··· EXCERPT
Basically, each of the clients ---that have a clientId associated with them--- can push messages and it is important that a second message from the same client isn't processed until the first one is finished processing (Even though the client can send multiple messages in a row, and they are ordered, and multiple clients sending messages should ideally not interfere with each other). And, importantly, a job shouldn't be processed twice.
I thought that using Redis I might be able to fix this issue, I started with some quick prototyping using the bull library, but I am clearly not doing it well, I was hoping someone would know how to proceed.
This is what I tried so far:
Create jobs and add them to the same queue name for one process, using the clientId as the job name.
Consume jobs while waiting large random amounts of random time on 2 separate process.
I tried adding the default locking provided by the library that I am using (bull) but it locks on the jobId, which is unique for each job, not on the clientId .
What I would want to happen:
One of the consumers can't take the job from the same clientId until the previous one is finished processing it.
They should be able to, however, get items from different clientIds in parallel without problem (asynchronously). (I haven't gotten this far, I am right now simply dealing with only one clientId)
What I get:
Both consumers consume as many items as they can from the queue without waiting for the previous item for the clientId to be completed.
Is Redis even the right tool for this job?
······
▶ **OBJECTIVES**:
[a] The question about processing client jobs in order with Redis lists the things its author has already attempted. Name each of them.
[b] Reproduce everything in the Redis question from "I thought that" down to "how to proceed.".
··· RECORD EXCERPTS
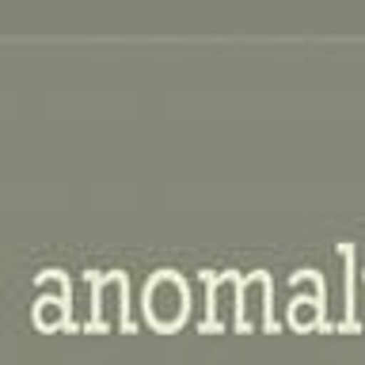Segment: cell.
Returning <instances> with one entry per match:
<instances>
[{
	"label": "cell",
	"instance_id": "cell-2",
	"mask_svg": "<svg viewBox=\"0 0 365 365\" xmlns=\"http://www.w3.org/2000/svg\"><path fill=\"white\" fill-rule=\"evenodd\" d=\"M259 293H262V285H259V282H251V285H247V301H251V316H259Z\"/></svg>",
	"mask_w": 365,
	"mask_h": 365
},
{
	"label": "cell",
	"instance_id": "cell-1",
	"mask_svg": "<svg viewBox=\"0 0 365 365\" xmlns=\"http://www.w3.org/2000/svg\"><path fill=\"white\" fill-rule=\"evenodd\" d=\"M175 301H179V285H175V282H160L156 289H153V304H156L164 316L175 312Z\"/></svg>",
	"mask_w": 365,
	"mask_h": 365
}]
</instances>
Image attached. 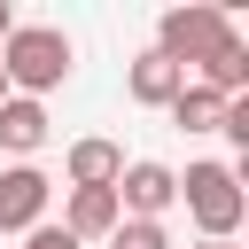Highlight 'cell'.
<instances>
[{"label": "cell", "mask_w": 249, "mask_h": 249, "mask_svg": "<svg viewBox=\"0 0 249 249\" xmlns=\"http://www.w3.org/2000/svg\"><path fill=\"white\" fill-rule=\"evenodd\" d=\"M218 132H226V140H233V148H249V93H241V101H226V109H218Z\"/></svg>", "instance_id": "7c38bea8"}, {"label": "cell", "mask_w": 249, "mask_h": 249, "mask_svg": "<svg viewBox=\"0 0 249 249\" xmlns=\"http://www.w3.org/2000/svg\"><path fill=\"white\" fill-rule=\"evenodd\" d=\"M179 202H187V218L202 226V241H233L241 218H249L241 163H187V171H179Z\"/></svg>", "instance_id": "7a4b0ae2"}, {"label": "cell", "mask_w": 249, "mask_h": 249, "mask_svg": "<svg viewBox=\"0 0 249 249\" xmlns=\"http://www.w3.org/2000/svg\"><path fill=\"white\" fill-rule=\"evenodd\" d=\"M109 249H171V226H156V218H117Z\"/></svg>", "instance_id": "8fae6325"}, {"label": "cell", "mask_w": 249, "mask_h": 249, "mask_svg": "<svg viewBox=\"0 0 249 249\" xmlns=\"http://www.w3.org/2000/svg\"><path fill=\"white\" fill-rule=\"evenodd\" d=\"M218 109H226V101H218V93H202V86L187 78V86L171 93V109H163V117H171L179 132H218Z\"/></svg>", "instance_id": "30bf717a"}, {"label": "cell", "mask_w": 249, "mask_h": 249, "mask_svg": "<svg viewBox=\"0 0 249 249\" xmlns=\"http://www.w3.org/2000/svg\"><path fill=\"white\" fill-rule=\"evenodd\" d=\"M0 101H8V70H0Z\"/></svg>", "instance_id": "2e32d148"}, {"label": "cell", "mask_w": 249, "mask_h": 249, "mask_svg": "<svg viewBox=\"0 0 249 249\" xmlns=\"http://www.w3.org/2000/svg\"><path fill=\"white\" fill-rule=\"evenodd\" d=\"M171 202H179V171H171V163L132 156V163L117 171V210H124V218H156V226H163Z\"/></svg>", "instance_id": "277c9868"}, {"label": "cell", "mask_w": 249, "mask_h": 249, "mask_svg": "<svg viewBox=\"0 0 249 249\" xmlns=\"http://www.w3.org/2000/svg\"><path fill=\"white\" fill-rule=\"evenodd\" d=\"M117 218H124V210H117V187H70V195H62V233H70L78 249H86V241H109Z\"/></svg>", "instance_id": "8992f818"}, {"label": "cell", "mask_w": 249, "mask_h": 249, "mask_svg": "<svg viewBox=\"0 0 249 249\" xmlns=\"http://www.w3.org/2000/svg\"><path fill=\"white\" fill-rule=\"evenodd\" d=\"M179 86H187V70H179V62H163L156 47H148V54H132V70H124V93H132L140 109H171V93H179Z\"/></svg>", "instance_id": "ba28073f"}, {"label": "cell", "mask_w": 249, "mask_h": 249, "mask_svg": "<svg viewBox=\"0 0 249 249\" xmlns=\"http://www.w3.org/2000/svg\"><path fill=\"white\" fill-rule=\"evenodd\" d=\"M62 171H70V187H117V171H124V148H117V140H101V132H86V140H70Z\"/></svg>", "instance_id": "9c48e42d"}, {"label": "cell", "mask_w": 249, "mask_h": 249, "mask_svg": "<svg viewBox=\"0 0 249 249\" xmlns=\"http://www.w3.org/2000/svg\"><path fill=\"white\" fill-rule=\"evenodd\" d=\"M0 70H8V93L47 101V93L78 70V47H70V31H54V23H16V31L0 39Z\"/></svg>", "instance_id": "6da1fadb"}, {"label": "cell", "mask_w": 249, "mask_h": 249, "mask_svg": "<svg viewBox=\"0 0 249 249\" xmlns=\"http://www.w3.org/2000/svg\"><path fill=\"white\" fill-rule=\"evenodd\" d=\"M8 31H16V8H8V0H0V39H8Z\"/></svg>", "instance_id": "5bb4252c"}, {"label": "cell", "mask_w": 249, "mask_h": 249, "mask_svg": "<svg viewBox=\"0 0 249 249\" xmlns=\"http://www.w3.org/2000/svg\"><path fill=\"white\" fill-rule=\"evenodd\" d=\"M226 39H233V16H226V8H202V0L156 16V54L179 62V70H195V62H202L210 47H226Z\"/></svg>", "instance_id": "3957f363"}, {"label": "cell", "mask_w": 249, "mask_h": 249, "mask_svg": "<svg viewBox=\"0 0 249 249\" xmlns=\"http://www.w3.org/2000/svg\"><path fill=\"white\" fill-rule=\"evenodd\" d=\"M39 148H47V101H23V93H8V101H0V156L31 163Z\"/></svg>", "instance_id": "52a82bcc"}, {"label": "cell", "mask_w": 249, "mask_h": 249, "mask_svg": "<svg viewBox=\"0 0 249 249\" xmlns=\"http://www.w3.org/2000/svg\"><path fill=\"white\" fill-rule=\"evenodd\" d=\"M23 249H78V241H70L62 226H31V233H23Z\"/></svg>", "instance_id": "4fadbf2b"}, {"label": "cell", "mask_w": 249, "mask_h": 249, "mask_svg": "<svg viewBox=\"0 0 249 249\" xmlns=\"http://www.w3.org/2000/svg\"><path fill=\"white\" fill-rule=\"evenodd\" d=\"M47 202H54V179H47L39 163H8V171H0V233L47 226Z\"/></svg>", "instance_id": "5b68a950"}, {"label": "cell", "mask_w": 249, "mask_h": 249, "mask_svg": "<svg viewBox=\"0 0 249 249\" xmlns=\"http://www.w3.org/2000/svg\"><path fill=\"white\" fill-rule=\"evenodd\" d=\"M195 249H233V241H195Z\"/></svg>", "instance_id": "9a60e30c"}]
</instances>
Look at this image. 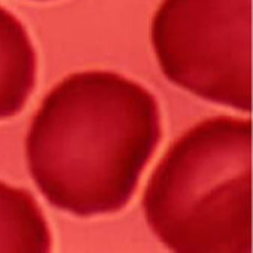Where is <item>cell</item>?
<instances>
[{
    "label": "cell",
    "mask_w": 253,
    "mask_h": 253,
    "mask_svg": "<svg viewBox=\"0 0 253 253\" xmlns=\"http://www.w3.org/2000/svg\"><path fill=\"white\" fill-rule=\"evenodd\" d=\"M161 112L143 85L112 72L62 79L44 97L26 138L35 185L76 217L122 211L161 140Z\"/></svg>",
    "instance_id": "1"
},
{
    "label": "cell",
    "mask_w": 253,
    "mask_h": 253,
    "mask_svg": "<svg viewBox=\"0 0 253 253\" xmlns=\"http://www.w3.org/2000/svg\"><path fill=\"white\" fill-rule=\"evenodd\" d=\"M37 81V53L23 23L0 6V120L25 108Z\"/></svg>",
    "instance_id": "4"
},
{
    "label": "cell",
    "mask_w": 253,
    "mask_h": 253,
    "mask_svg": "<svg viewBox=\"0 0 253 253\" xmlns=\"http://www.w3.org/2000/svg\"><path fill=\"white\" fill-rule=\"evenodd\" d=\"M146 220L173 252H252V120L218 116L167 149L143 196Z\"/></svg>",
······
▶ **ANSWERS FOR THE TASKS**:
[a]
- Creating jobs and adding them to the same queue name for one process, with the clientId as the job name.
- Consuming the jobs on 2 separate processes while waiting large random amounts of time.
- Adding the default locking provided by bull, which locks on the jobId rather than on the clientId.

[b]
I thought that using Redis I might be able to fix this issue, I started with some quick prototyping using the bull library, but I am clearly not doing it well, I was hoping someone would know how to proceed.